__EXERCISE PROMPT__.
Using the case summary on Colbert v. City of Chicago, answer these:
1. What firearm did officers recover from the locked bedroom?
2. Which Chicago Municipal Code section did the criminal complaint cite by mistake?
3. Which case does the summary cite for the standard for reviewing summary judgment?

Colbert v. City of Chicago
2017 U.S. App. LEXIS 4486
| 7th Cir. | 2017Background
- In March 2011 police officers and IDOC parole agents conducted a parole compliance check at a residence shared by Jai Crutcher (on mandatory supervised release) and Christopher Colbert; both were handcuffed and prevented from observing the search.
- Officers recovered a loaded, unregistered 12‑gauge shotgun and ammunition from a locked bedroom; a .40 cal case (but not the handgun) was also found; both men admitted ownership of firearms; both were arrested; charges were later dismissed or resulted in acquittal.
- Crutcher was indicted by a grand jury and later acquitted; he sued for malicious prosecution under Illinois law. Colbert sued under § 1983 for Fourth Amendment violations (unreasonable search and property damage) and the City for false arrest based on an allegedly unconstitutional municipal firearm ordinance.
- Officer Willingham’s criminal complaint mistakenly cited Chicago Mun. Code § 8‑20‑040 but later stated the correct ordinance was § 8‑20‑140 (a scrivener’s error); plaintiffs attempted to challenge ordinance(s) during summary-judgment briefing.
- The district court granted summary judgment to the defendants on all claims; the Seventh Circuit affirmed, rejecting plaintiffs’ malicious-prosecution, Fourth Amendment (search/person/bedroom and property damage), and municipal false-arrest claims.
Issues
| Issue | Plaintiff's Argument | Defendant's Argument | Held |
|---|---|---|---|
| Malicious prosecution (Crutcher) | Willingham lied in arrest report and that lie led to prosecution; police conduct caused continuation of prosecution | Grand-jury indictment broke the chain of causation absent evidence police pressured prosecutor or that prosecutor relied on Willingham’s alleged false statements | Affirmed dismissal: indictment defeats malicious-prosecution claim absent evidence police influenced prosecutor or prosecutor relied on known falsehoods |
| Fourth Amendment — search of person/bedroom (Colbert) | Officers used unreasonable force to take keys and enter locked bedroom; claim arises from pleadings and depositions | Claims about person/bedroom were not pleaded; plaintiffs cannot amend the complaint via summary-judgment response | Affirmed: those theories were unpleaded and cannot be introduced at summary judgment |
| Fourth Amendment — property damage (Colbert) | Officers destroyed property during the search; plaintiffs could not observe which officers caused damage because they were removed during search | §1983 requires individual liability; Colbert cannot identify which named officers caused damage and did not plead conspiracy of silence or join all officers | Affirmed summary judgment: no evidence linking the named defendants personally to the alleged property damage |
| Municipal liability / false arrest (Colbert v. City) | City enforced an unconstitutional firearm ordinance (initially cited §8‑20‑040) that caused Colbert’s arrest | Willingham’s citation to §8‑20‑040 was a scrivener’s error; actual charge arose under §8‑20‑140 and plaintiffs waived any challenge to §8‑20‑140 by raising it only in opposition to summary judgment | Affirmed: plaintiffs waived challenge to §8‑20‑140; no municipal policy/unconstitutional ordinance shown |
Key Cases Cited
- Georgia-Pacific Consumer Prods. LP v. Kimberly-Clark Corp., 647 F.3d 723 (7th Cir.) (standard for reviewing summary judgment)

__GIVEN INFORMATION__.

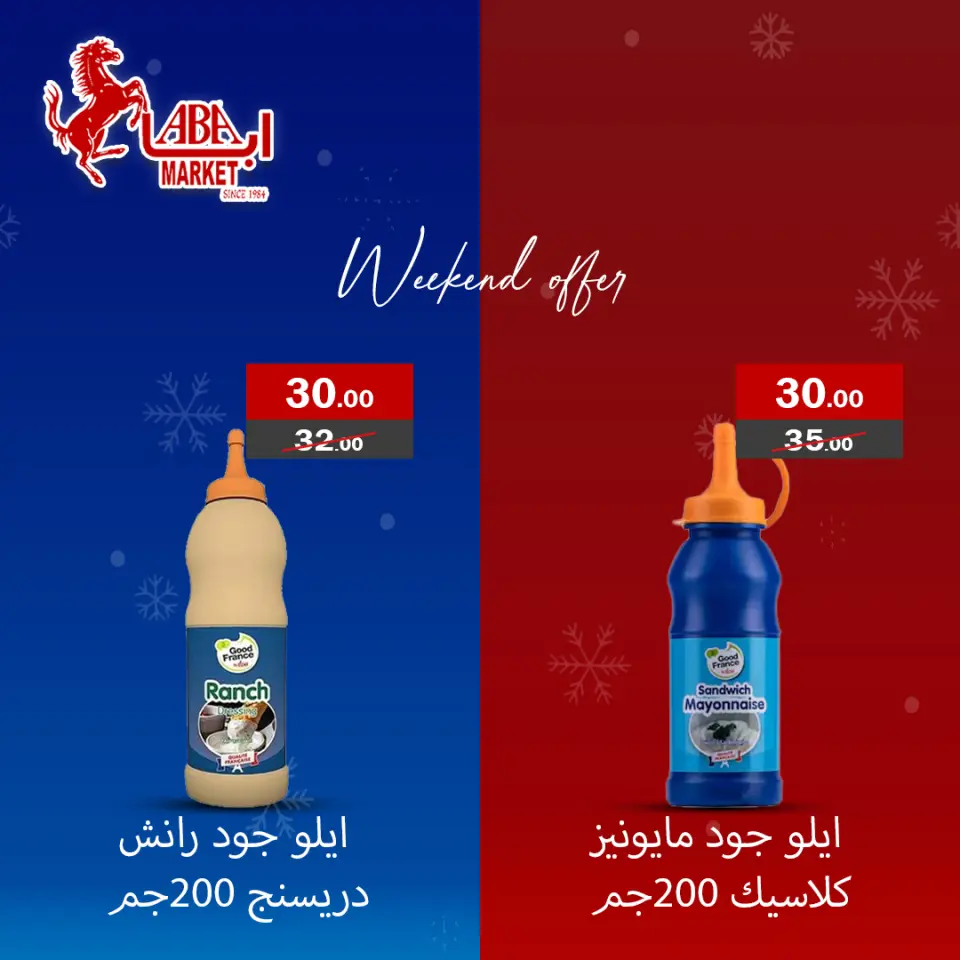 ABA market Egypt Offers from 11 to 13 December 2025 Weekend Deals - Page 10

__FINISHED EXERCISE__.
1. A loaded, unregistered 12-gauge shotgun.
2. § 8-20-040.
3. Georgia-Pacific Consumer Prods. LP v. Kimberly-Clark Corp., 647 F.3d 723 (7th Cir.).